Generates a complete OpenSpec change with all required artifacts in a single step: proposal.md, design.md, tasks.md, and any specs/ files. The AI creates artifacts in dependency order to keep design docs and task lists internally consistent.

When to use: Kicking off a new feature or change that needs a full OpenSpec proposal.

How to invoke: Use /openspec-propose and describe the change you want to make.

openspec-apply-change​

Implements code, documentation, and test changes according to the tasks.md in an OpenSpec change directory. This skill is typically triggered after the proposal and design are complete, responsible for taking the change from spec to runnable implementation.
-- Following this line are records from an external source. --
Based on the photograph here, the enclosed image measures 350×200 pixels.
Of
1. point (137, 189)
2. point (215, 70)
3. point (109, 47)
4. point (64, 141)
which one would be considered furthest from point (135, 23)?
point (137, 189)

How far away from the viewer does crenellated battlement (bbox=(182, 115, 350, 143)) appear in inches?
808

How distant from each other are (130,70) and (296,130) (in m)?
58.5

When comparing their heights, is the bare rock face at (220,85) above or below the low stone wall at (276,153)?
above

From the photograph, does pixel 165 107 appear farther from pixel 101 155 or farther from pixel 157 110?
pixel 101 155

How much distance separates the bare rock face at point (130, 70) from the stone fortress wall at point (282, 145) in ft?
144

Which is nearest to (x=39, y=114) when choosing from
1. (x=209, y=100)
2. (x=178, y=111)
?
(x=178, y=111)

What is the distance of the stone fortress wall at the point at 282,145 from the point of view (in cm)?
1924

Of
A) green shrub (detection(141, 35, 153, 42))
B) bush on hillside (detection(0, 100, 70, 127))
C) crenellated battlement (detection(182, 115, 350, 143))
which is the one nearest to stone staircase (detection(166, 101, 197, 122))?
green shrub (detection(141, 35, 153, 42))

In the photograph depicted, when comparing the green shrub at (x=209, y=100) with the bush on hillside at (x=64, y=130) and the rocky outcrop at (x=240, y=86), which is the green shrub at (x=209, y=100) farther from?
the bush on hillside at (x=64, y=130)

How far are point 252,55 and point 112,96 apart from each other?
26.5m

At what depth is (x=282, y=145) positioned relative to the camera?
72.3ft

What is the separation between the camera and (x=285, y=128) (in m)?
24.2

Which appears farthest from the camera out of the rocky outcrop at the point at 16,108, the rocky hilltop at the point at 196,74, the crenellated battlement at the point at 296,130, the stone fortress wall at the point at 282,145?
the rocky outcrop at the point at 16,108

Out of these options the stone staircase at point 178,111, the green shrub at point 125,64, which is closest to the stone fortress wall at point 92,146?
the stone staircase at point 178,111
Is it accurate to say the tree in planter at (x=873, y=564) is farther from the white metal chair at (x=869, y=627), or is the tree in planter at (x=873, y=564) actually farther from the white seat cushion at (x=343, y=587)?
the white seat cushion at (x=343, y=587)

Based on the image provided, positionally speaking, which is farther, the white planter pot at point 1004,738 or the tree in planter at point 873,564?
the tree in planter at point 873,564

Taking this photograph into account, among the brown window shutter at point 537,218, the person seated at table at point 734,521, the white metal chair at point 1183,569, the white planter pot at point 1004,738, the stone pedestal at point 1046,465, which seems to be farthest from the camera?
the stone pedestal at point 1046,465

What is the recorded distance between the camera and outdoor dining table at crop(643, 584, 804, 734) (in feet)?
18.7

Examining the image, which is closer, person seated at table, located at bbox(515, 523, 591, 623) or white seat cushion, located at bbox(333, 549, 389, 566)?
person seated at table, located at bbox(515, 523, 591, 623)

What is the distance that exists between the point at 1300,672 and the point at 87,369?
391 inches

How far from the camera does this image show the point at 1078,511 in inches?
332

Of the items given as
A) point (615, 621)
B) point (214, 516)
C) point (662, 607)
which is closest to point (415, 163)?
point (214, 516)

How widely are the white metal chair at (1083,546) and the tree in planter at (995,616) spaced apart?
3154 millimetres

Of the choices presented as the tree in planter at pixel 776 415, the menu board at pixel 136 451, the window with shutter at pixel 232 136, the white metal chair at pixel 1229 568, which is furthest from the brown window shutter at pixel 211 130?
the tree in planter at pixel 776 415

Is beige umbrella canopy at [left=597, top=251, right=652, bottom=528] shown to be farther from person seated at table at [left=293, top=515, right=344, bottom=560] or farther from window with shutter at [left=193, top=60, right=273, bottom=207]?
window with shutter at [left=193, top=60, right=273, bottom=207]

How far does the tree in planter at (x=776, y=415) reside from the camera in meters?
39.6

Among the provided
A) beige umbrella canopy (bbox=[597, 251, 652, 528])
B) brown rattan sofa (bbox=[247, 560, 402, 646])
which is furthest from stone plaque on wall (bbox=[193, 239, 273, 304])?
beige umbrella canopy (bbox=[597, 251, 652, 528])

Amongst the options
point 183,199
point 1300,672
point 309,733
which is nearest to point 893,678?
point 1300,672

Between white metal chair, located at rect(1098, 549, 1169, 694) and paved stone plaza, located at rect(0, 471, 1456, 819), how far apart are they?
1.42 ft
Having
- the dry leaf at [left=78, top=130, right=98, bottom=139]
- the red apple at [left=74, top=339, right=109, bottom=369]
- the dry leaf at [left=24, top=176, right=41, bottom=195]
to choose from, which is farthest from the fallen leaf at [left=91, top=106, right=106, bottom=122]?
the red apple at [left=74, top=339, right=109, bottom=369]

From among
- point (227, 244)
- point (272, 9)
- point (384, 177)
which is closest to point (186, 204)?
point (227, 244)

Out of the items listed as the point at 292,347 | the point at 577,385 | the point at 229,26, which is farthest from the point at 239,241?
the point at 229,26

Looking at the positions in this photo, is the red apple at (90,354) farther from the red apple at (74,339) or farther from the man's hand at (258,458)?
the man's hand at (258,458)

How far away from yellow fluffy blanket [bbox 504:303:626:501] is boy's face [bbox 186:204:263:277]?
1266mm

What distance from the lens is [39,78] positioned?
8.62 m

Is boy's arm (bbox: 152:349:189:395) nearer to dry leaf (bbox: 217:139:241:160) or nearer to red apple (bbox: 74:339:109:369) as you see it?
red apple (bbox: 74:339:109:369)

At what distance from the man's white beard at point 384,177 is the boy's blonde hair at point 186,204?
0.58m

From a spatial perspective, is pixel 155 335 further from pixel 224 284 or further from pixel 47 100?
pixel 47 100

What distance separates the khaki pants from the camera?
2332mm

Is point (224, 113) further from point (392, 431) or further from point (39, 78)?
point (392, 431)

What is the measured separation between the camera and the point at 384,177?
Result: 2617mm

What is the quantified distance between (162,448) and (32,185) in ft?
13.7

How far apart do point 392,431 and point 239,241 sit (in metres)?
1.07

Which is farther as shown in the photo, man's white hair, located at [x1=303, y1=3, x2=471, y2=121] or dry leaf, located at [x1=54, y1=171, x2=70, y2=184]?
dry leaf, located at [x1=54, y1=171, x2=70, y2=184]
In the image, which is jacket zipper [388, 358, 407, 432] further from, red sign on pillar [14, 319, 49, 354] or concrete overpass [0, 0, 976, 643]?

When to use: An openspec/changes/<change-id>/ directory already exists and you need to start or continue implementing tasks.

Prerequisites: OpenSpec CLI recommended.

How to invoke: Use /openspec-apply-change, or simply tell the AI to continue implementing the current OpenSpec change.

openspec-archive-change​

Archives a completed OpenSpec change by merging incremental specs into the baseline spec and moving the change directory to the archive area.

When to use: The change implementation, review, and verification are all done and it needs to be consolidated into the long-term baseline.

Prerequisites: OpenSpec CLI recommended.

How to invoke: Use /openspec-archive-change, or ask the AI to archive the current completed change.

playwright-cli​

A comprehensive Playwright CLI command reference for browser automation: navigating to URLs, clicking, typing, form submission, multi-tab workflows, cookie / localStorage / sessionStorage operations, network route interception, and DevTools integration.

When to use: Automating browser interactions, writing Playwright tests, or debugging browser-based workflows.

Prerequisites: Install Playwright and the required browsers:

cd hack/tests
pnpm install
npx playwright install --with-deps chromium

How to invoke: Describe the browser interactions you need, or use /playwright-cli.